Work task »
Please write out exactly the lines that begin at the line containing "The average transmission efficiency is" and run to the end of the records.
--------
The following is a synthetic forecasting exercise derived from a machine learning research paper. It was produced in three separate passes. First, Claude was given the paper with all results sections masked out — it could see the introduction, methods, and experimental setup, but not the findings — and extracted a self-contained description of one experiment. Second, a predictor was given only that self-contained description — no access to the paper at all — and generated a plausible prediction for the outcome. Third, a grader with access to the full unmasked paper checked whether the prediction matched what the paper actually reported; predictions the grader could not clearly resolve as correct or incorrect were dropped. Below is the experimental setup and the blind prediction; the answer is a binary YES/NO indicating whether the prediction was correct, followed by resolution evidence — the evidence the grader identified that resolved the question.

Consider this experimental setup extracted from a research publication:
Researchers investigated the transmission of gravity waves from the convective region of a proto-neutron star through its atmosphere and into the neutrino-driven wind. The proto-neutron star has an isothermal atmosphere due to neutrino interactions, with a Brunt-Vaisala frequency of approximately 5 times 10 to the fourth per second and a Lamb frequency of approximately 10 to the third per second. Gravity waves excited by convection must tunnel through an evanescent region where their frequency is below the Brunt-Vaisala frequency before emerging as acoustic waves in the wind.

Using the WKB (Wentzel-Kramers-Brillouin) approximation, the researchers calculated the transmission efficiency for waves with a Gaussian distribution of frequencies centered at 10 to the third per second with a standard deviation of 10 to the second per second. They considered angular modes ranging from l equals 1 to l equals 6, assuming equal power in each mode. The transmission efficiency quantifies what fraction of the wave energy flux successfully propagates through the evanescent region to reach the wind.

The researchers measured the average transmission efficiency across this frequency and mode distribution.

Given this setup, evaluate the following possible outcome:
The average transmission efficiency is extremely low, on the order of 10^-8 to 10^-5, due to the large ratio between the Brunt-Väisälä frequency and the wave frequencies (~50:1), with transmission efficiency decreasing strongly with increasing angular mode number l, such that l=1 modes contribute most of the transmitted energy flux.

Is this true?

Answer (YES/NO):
--------
Response to this task »
The average transmission efficiency is extremely low, on the order of 10^-8 to 10^-5, due to the large ratio between the Brunt-Väisälä frequency and the wave frequencies (~50:1), with transmission efficiency decreasing strongly with increasing angular mode number l, such that l=1 modes contribute most of the transmitted energy flux.

Is this true?

Answer (YES/NO):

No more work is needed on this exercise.